Marc Cohn is contributing this post as a delegate of the ETSI NFV Industry Specification Group.
Few initiatives in the telecommunications community have elicited as much excitement as network functions virtualization (NFV). Last week, over 240 delegates of the European Telecommunications Standards Institute (ETSI) Industry Specification Group (ISG) convened on the banks of the Rhine for their third meeting. Considerable progress has been made in a mere 6 months since the first meeting; the critical end-to-end documents addressing use cases, requirements, and the NFV architecture are progressing to stable draft status within a week.
Bonn was a particularly appropriate venue for the NFV No. 3 meeting. As the former seat of the government in the late 20th century, the 2,000-year-old city has evolved into a centerpiece for global cooperation. The towering UN complex overlooking the Rhine provides a stark reminder that diverse organizations can set aside their individual interests for the greater good — an inspiration for the global and rapidly growing NFV ISG.
The ETSI NFV ISG has attracted broad industry participation, guided by approximately 30 of the world’s largest network operators, and backed by over 100 software, hardware, services, and systems vendors spanning the entire telecommunications value chain. Driven by an explicit charter that encourages collaboration and results over process and bureaucracy, the ISG serves as a role model for future standardization activities.
From the outset, the NFV ISG leadership challenged ISG participants to a pragmatic, iterative strategy designed to enable the entire operator community to realize the compelling NFV value proposition sooner rather than later. Through close cooperation, commitment, and strong leadership, the NFV ISG is well on its way to delivering a broadly applicable NFV platform that operators can adapt to their individual environments.
One critical success factor recognized up front was the need to motivate operators and vendors alike to validate key concepts through proof-of-concept (PoC) demonstrations. Long before the NFV ISG was formed in late 2012, several of the world’s largest operators initiated their own PoCs to investigate a wide range of applications:
- British Telecommunications (BT) shared the results of their in-house Virtual Broadband Remote Access Server (BRAS) NFV PoC in mid-2012 at the Carrier Cloud event in Paris. By early 2013, at the SDN Summit in Paris, BT unveiled test results for implementing hierarchical QoS, virtualized content delivery networks (CDNs), and virtualized IP SEC PoC investigations.
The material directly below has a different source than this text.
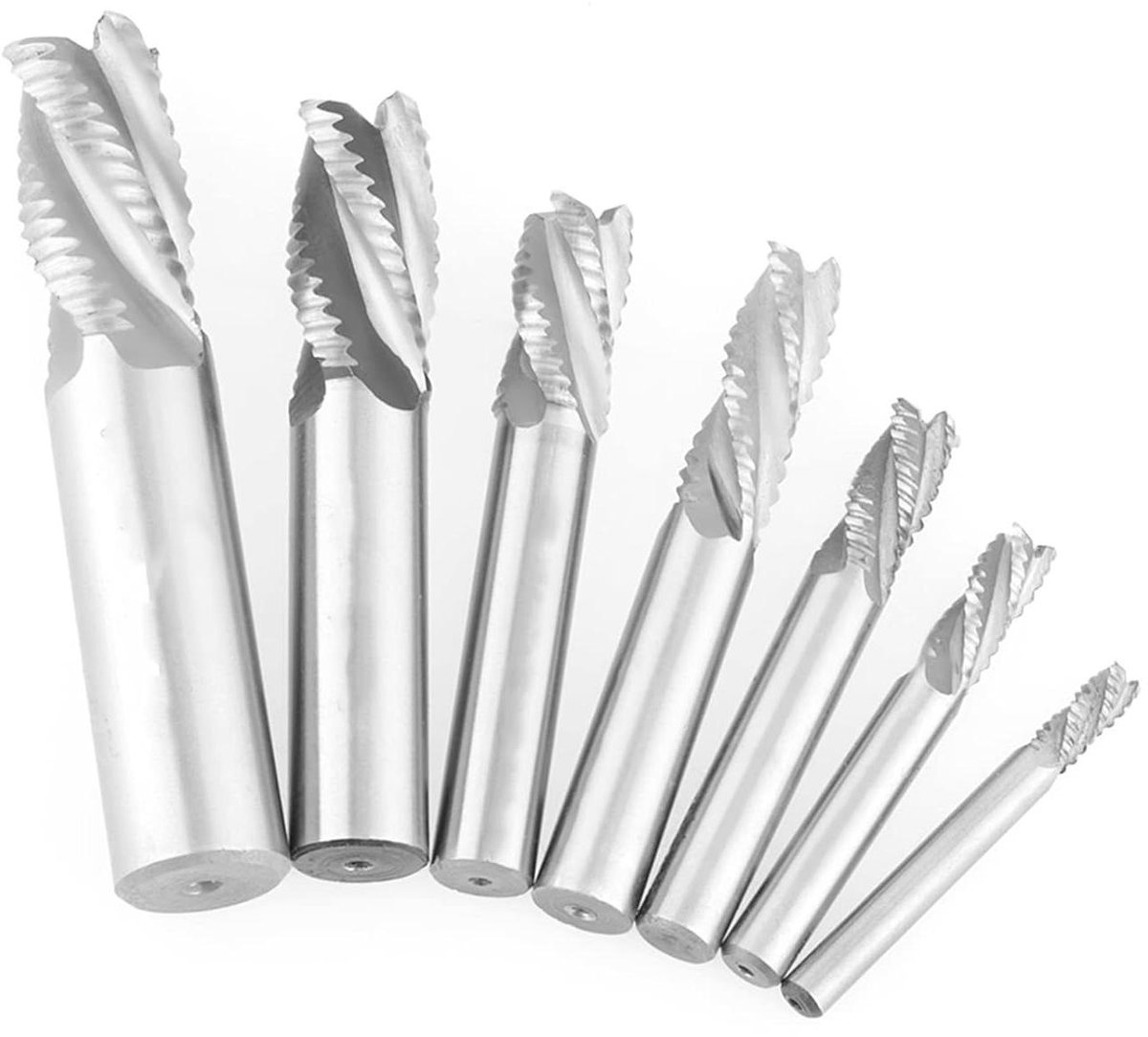 Allecto Plus - Frees 7 stuks 4 Fluiten 6-20mm HSS Router Bit voor Voorbewerking van Materialen - Sterke Chipbreker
- Deutsche Telekom, co-host of the NFV’s Bonn meeting, publicized a PoC underway to showcase a virtualized IP multimedia subsystem (IMS) platform.
- Orange Silicon Valley (a subsidiary of Orange) is working on the virtual evolved packet core (vEPC) use case, building a testbed in their San Francisco office.
- Telefónica is evaluating and developing a number of virtualized network functions, including home gateway, DPI, and CGNAT.
- Verizon has been engaged in NFV PoCs in their labs since 2011, covering various consumer and enterprise services.
This list represents only the tip of the iceberg, with a number of major operators around the globe having not yet publicized their internal PoCs, spanning a wide range of applications.
To leverage the extensive work to date, and the rising critical mass of the rapidly growing NFV community, the NFV ISG approved a new Work Item “… to coordinate and promote public demonstrations of Proofs of Concept (PoC) platforms illustrating key aspects of NFV.” Seeking to build on the individual PoCs, the NFV ISG intends to endorse PoCs that validate operational readiness, not just yield conceptual demonstrations.
The NFV ISG PoC initiative has already elicited strong vendor and operator interest, with several alliances already coalescing to validate a broad range of network functions. While the PoC framework may not be as widely anticipated as the newest Royal Baby, George, several PoCs are expected to be in progress and unveiled by the end of the calendar year. Over the next three months, NFV ISG delegates will define the details surrounding the NFV PoC framework, which will be initially released in October.
Many of these PoCs will likely be based on proven cloud technologies, including OpenStack and KVM, as well as commercial solutions from the industry leaders. Cloud technologies, however, represent a starting point for the carrier community. The NFV ISG has been exhaustively evaluating available cloud technologies to assess their utility, along with the gaps that must be addressed prior to adoption into carrier networks. Ultimately, the ISG intends to liaise with existing standards development organizations to request the necessary enhancements needed to enable widespread deployment of NFV by operators large and small.
NFV is progressing rapidly, driven by unprecedented network operator collaboration and extensive industry support. By motivating our members to validate novel NFV-driven applications leveraging PoCs, we seek to accelerate adoption of NFV for a broader range of applications. As the requirements firm up, and lab investigations and subsequently trials begin to emerge, NFV is poised to reshape the carrier landscape with a pervasive impact to streamline operations.